* start EXTRACT PROVIDED *
Mention the likes of Jeff Thomason, Josh Wilcox, Blake Spence, Jed Weaver, Willie Tate, Justin Peelle, George Wrighster, Tim Day and Dante Rosario, and Paulson pretty much knows he follows some very good company.
The names are part of a growing tight end tradition at the University of Oregon.
Paulson, a sophomore from Auburn, just feels fortunate to be getting a chance to join the position’s exclusive fraternity at the Pac-10 school.
“I wouldn’t say I belong in the same sentence as them, but it’s nice to be playing at the same position,” said Paulson, a 6-foot-4, 250-pound tight end who is receiving considerable playing time these days, even starting for the Ducks when they employ a two tight end set. “I don’t know. Those were great players. I’ve seen some of them play. I’m just making the most of my opportunity, learning and improving each day.”
Paulson is catching on in the Ducks’ spread offense. Although the offense stumbled out of the gates this season, the former Auburn Riverside High School standout is doing his part, providing key blocks with the ground game and making difficult catches in traffic.
He came down with a 27-yard reception, the longest pass play of the game, in his first career start at Boise State on Sept. 3, before returning the following week to add another catch for 11 yards in a win over Purdue.
The Ducks spread their wings last Saturday, erupting for 524 yards of offense in a 42-3 demolition of then-No. 6 California. Paulson pulled in a 15-yard reception on the Ducks' first scoring drive.
* end EXTRACT PROVIDED *
> _GOAL_:
Transcribe, without any change, everything in the passage about Paulson from "He came down" down to "win over Purdue.".
* start DATASET ROWS *
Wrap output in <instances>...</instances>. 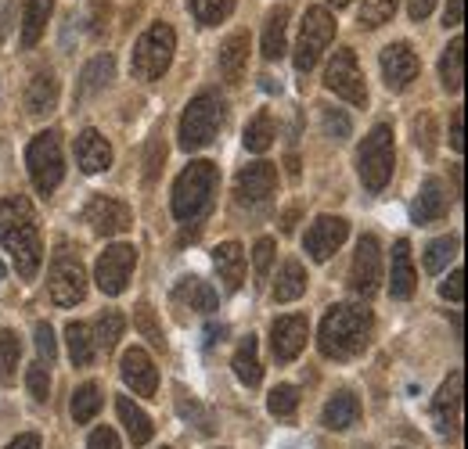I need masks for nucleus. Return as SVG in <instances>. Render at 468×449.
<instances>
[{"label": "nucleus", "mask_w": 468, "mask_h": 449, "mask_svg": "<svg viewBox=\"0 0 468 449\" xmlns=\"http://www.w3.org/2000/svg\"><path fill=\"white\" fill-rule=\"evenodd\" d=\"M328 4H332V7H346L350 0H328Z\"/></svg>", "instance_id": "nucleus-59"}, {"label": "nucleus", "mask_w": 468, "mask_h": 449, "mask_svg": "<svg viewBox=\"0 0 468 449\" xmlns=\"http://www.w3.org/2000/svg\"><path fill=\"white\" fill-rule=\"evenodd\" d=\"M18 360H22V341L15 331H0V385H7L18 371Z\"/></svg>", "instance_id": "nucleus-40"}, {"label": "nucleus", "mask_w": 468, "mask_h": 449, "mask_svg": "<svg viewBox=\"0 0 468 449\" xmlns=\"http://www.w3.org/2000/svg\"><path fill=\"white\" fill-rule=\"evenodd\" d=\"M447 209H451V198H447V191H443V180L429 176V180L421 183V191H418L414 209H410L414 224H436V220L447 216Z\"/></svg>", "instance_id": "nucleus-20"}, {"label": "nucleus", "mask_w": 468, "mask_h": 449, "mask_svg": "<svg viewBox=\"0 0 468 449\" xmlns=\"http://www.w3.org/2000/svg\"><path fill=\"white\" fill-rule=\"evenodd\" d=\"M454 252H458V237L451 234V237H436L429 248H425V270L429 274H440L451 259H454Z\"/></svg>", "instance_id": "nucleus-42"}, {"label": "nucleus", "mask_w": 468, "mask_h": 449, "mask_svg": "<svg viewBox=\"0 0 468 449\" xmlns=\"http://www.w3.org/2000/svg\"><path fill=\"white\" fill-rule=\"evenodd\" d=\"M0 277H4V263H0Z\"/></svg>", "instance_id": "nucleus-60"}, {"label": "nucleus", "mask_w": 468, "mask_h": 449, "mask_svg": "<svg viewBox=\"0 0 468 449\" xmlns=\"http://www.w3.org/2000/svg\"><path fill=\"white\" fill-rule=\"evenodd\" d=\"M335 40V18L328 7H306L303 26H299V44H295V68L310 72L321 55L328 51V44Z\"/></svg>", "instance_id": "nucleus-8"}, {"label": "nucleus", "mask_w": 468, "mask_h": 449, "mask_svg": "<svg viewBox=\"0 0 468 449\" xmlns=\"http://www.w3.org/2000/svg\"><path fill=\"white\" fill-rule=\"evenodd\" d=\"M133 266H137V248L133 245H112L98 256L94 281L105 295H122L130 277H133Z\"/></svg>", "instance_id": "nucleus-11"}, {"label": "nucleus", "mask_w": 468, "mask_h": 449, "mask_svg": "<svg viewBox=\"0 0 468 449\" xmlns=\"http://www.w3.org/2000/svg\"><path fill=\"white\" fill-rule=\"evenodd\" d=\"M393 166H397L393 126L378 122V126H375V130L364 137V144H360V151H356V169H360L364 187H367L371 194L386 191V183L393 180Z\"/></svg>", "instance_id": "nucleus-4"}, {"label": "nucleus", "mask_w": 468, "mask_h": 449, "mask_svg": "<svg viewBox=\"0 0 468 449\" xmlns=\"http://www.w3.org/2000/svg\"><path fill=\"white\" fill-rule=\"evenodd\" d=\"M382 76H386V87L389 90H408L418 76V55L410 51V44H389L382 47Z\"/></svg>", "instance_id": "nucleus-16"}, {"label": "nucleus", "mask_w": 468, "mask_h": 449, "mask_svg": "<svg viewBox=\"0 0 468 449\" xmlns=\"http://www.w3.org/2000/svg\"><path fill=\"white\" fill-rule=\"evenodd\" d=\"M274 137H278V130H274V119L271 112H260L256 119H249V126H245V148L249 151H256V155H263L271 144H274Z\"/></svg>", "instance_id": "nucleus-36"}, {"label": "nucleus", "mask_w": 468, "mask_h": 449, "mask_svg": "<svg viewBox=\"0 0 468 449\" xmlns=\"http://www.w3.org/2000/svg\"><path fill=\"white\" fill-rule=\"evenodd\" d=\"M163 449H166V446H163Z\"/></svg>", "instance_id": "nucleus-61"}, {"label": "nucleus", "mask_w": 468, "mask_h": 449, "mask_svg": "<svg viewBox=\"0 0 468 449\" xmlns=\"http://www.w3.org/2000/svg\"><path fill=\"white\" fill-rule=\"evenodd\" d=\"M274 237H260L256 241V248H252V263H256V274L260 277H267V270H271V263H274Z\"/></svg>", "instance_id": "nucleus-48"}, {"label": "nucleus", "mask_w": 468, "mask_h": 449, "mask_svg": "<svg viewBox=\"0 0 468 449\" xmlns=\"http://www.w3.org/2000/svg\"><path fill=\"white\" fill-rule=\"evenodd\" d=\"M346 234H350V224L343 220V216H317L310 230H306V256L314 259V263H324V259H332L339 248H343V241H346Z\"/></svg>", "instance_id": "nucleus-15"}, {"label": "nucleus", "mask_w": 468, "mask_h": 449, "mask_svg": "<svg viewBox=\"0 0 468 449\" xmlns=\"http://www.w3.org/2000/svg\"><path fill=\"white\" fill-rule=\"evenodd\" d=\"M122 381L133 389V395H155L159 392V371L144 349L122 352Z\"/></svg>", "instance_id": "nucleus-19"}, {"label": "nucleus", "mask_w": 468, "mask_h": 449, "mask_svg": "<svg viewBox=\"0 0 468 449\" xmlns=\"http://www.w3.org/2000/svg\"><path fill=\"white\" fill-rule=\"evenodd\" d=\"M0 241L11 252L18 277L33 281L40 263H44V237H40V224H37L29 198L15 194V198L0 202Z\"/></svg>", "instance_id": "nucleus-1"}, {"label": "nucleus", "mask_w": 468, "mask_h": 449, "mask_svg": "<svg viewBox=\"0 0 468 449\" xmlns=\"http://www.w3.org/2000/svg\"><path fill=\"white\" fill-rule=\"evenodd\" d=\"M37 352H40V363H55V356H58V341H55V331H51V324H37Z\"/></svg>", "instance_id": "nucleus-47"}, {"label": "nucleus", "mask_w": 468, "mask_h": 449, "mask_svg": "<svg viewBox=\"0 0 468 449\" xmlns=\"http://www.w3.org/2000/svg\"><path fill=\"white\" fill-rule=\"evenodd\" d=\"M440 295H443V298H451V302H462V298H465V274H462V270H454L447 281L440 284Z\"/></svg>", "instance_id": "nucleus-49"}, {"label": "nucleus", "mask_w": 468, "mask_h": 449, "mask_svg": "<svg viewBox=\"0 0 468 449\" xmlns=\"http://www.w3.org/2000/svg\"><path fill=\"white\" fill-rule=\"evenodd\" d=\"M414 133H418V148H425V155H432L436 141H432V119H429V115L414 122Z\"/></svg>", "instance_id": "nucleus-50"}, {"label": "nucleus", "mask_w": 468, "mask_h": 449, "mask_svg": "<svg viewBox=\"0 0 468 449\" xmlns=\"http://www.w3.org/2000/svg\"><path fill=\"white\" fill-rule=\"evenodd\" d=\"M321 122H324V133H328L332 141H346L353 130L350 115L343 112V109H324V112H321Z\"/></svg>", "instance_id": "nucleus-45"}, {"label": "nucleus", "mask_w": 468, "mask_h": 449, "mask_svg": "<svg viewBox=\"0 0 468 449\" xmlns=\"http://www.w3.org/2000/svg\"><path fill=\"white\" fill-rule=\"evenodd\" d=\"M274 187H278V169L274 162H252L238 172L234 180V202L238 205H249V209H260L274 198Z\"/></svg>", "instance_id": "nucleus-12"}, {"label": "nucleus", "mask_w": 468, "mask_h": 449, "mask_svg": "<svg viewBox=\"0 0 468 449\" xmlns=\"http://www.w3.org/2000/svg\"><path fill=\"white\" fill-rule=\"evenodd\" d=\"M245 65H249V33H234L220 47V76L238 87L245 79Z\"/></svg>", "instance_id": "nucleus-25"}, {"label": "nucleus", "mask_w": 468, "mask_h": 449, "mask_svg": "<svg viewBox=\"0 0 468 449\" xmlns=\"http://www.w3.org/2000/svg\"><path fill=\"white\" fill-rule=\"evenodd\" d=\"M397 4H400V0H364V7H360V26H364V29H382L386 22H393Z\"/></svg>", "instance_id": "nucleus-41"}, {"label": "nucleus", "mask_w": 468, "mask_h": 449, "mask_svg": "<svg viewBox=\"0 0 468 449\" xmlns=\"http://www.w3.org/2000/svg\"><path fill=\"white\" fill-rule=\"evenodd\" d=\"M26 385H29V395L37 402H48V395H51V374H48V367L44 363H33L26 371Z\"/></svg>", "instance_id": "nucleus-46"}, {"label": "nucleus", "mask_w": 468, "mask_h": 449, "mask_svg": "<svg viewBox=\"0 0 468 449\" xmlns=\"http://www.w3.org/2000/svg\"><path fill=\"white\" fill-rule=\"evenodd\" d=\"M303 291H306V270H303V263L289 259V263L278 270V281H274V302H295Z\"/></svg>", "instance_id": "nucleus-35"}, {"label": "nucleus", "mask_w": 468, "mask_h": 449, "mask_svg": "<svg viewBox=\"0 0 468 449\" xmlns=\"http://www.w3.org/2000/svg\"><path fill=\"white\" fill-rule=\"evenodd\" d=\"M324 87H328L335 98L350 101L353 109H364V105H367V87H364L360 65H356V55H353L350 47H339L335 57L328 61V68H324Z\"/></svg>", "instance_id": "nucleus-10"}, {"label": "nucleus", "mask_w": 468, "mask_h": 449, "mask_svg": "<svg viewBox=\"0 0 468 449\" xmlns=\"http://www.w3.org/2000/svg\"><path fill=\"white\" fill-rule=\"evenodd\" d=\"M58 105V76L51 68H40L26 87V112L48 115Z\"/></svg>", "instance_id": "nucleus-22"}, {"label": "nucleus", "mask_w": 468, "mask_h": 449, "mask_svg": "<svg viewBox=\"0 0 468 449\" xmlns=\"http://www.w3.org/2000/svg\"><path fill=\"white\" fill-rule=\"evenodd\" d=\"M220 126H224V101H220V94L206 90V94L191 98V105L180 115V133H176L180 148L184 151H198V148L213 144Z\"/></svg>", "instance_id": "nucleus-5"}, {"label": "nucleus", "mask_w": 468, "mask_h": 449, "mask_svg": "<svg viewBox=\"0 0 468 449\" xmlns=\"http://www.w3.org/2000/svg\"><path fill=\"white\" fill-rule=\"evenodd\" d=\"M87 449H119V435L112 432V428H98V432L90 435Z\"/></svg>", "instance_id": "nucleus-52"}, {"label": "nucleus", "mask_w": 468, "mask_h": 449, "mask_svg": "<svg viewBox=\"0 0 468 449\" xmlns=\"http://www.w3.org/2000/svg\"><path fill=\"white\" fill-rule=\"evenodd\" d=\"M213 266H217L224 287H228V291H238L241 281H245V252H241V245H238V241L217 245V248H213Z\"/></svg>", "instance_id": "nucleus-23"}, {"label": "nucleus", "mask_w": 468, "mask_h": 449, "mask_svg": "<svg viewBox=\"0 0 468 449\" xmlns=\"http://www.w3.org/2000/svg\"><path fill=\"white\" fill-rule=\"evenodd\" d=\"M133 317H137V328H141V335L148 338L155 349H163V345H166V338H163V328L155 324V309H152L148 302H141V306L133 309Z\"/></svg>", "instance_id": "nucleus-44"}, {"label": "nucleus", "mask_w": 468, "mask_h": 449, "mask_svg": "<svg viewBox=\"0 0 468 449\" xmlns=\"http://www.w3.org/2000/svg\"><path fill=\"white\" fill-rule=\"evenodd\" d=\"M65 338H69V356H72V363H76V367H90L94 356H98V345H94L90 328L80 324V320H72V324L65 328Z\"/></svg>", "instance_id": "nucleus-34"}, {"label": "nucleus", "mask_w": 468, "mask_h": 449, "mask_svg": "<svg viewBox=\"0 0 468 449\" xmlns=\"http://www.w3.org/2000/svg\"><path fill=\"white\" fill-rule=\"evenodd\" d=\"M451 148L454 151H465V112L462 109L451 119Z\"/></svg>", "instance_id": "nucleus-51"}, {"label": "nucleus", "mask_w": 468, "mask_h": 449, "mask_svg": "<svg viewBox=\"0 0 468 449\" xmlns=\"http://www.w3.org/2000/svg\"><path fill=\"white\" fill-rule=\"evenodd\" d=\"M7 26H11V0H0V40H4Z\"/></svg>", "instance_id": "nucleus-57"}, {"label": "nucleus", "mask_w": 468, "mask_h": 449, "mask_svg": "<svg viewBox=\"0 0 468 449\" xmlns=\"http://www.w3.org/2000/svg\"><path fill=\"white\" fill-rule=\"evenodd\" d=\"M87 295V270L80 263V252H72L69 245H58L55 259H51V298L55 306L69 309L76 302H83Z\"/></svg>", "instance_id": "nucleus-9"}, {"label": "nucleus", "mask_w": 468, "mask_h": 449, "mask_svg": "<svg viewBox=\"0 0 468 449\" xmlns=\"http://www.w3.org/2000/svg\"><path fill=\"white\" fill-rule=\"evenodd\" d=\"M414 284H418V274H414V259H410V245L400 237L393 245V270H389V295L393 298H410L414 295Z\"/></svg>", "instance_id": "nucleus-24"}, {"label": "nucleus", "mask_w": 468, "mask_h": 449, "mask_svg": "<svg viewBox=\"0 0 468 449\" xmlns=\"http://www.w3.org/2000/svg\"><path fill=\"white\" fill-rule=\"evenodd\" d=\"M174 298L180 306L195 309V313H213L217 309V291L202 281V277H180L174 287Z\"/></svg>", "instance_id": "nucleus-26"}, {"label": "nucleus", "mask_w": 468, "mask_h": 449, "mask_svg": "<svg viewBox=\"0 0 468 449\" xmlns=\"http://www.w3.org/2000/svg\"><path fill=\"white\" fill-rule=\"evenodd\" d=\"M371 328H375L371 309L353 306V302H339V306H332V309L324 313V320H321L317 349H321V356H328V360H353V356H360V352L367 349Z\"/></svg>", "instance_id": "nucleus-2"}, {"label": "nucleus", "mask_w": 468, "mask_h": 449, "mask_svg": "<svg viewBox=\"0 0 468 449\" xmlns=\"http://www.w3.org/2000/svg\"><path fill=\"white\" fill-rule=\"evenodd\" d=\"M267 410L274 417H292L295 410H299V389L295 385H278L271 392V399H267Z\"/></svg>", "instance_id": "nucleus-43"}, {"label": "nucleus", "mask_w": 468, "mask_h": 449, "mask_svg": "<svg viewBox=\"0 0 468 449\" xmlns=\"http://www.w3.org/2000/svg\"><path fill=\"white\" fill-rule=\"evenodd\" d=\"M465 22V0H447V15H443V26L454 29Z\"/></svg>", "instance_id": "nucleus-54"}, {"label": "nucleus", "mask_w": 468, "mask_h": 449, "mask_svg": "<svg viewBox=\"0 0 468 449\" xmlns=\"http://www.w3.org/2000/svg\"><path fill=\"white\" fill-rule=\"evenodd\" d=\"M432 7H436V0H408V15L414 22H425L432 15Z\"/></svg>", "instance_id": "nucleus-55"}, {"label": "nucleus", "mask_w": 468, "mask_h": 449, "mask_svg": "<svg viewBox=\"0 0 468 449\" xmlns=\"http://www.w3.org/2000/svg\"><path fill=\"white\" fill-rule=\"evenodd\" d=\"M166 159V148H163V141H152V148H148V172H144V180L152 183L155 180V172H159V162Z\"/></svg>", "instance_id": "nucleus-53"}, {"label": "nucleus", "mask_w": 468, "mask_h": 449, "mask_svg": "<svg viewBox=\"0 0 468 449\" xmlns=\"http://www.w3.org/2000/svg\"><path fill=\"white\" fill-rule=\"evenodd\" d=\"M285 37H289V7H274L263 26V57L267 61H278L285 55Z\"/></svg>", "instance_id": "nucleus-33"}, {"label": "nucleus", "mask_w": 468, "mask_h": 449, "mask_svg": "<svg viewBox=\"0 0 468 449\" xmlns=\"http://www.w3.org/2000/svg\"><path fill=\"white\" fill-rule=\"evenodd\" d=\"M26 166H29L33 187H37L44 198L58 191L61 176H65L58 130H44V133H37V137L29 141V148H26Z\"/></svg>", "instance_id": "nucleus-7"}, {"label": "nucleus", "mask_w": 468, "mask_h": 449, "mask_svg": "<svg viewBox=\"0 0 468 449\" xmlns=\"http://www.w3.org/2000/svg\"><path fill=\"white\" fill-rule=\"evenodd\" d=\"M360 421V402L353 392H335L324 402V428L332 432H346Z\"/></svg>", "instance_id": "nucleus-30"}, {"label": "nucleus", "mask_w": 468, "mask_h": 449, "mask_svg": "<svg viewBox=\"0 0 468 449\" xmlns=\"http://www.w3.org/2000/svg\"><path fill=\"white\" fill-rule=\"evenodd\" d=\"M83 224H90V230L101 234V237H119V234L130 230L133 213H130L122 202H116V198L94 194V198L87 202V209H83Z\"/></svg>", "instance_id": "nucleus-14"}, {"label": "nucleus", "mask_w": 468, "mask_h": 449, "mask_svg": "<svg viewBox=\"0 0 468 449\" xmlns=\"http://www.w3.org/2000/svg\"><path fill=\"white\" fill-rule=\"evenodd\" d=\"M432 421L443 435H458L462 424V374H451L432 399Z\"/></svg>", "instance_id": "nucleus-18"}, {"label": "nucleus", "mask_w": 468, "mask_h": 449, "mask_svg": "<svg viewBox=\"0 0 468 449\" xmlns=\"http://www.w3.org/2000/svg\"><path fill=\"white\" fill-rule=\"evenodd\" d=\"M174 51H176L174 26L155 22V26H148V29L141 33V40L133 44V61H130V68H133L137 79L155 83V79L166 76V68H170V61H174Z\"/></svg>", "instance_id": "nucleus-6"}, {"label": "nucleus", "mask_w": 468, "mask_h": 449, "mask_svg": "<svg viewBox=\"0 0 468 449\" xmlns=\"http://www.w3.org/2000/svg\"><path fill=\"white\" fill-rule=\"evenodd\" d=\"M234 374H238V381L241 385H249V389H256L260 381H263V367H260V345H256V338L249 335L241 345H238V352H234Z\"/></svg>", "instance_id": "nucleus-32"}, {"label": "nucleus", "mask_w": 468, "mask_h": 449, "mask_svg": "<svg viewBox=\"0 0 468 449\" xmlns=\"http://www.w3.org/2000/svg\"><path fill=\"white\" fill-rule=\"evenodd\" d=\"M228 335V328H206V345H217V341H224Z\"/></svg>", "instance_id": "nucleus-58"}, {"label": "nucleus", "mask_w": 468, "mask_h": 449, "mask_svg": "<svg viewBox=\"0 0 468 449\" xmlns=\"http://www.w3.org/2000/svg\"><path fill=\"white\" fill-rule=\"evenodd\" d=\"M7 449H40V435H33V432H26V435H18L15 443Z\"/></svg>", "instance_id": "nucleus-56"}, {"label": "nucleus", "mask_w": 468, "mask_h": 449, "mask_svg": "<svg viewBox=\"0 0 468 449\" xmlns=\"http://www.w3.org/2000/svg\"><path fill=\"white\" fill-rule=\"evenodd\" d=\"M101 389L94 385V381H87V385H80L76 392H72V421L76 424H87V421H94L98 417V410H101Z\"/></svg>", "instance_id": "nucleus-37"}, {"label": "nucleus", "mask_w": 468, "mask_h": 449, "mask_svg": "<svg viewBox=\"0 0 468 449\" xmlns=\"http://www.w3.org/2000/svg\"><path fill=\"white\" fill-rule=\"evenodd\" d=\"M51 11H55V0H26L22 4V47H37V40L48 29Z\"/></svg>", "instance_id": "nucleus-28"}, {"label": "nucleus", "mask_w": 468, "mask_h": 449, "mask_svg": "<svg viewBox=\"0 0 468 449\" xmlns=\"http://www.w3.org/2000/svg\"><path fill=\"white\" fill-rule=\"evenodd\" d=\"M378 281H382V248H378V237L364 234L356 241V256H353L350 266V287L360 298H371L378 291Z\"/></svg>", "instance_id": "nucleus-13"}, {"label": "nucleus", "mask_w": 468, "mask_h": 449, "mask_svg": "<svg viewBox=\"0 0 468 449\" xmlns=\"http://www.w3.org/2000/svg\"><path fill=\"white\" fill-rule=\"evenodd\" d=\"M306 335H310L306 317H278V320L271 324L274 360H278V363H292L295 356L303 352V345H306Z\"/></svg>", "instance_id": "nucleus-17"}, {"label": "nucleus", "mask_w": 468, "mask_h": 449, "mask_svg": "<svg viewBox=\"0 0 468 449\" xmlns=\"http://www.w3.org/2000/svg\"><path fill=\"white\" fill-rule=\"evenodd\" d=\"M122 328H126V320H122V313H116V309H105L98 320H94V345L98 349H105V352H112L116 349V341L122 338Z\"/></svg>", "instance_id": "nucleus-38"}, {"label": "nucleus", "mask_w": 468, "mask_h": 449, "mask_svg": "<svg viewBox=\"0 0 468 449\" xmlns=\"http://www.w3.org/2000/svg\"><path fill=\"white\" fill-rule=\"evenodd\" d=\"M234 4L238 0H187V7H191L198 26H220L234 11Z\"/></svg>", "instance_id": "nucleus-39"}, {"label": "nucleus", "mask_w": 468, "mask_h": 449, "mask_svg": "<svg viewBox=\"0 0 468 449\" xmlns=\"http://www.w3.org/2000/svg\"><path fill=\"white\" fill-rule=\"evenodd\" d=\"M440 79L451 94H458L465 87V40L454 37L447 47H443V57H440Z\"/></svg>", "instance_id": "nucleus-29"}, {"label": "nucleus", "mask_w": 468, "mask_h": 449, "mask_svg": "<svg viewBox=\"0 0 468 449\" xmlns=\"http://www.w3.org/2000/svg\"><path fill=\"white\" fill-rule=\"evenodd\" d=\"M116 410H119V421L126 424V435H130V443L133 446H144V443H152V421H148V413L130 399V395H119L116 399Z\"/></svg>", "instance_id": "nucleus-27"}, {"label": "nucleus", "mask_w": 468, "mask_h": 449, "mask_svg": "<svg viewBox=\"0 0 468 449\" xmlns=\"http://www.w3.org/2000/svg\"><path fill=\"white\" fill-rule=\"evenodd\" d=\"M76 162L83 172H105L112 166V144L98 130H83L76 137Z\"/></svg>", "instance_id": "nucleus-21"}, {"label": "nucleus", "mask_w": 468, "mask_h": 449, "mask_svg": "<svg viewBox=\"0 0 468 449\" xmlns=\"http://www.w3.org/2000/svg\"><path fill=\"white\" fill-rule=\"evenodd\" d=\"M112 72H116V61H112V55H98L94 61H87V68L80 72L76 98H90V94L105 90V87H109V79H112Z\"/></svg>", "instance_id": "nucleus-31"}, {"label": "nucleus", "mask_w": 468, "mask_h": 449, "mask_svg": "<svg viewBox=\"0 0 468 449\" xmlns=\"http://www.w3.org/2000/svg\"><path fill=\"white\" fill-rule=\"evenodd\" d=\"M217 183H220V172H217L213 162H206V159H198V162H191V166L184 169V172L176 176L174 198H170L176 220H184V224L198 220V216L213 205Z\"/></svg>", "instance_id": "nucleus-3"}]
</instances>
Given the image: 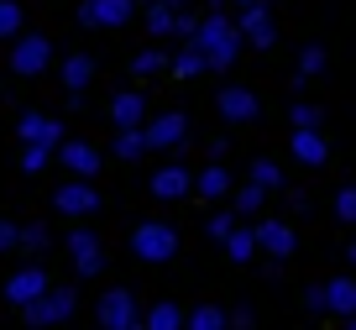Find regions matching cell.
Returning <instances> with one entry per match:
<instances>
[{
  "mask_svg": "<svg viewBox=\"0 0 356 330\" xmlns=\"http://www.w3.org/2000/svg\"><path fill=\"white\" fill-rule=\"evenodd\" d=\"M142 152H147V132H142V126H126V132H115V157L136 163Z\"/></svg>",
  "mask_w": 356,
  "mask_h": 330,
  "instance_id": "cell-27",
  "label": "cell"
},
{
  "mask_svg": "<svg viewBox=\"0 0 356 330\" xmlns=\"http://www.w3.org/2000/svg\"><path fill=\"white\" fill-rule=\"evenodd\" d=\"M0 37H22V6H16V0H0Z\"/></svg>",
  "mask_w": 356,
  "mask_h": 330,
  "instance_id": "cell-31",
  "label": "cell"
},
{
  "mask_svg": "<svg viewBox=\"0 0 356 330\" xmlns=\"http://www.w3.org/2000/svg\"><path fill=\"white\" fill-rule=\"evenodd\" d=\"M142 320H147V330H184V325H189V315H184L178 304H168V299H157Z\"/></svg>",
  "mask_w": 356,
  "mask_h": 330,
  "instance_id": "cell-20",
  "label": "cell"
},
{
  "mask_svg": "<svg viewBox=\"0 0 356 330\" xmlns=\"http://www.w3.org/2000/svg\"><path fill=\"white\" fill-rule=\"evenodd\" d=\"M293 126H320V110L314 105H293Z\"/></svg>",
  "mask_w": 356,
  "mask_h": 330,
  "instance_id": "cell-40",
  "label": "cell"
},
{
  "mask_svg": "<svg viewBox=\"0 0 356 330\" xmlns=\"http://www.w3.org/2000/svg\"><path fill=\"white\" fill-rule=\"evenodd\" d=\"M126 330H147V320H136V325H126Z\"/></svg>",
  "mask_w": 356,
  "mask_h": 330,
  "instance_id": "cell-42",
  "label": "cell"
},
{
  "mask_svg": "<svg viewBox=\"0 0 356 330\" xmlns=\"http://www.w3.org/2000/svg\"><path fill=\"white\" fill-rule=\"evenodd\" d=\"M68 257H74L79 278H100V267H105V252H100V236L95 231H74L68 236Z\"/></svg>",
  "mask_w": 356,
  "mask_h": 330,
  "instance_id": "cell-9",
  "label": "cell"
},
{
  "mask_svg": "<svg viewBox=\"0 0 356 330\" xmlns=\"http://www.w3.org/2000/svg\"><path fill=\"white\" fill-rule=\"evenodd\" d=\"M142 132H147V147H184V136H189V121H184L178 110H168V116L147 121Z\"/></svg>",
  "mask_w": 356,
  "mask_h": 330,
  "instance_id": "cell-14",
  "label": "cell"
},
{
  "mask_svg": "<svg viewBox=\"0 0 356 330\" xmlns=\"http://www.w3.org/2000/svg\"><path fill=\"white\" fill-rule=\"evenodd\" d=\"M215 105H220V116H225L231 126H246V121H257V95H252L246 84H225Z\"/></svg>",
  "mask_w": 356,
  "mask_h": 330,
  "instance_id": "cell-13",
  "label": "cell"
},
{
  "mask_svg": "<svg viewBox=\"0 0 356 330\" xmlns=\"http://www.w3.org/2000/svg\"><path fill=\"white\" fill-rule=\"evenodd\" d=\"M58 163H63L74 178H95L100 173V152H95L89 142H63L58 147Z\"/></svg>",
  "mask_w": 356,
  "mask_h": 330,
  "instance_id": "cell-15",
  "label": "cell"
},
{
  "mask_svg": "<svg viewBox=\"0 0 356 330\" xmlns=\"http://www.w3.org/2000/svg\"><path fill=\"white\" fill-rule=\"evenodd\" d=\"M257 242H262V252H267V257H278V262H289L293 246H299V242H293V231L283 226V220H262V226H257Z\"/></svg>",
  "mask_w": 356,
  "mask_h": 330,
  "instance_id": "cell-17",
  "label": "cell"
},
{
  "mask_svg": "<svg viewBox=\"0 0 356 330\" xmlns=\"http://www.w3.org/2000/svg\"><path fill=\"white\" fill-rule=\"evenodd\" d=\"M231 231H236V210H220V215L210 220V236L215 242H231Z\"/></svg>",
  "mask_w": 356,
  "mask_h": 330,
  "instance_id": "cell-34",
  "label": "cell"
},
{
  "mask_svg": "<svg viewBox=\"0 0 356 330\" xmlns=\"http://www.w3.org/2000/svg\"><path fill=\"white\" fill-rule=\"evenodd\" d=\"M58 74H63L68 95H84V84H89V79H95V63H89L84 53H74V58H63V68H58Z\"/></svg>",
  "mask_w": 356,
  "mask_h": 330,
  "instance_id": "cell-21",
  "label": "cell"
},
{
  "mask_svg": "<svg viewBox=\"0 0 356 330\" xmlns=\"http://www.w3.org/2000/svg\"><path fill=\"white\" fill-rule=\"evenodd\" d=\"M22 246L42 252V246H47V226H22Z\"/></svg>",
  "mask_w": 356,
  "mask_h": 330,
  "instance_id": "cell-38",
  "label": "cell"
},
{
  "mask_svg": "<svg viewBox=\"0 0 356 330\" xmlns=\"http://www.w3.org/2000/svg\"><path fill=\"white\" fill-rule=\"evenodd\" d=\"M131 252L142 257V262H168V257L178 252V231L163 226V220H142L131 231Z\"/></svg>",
* end DATASET ROWS *
> _FULL RESPONSE_:
He came down with a 27-yard reception, the longest pass play of the game, in his first career start at Boise State on Sept. 3, before returning the following week to add another catch for 11 yards in a win over Purdue.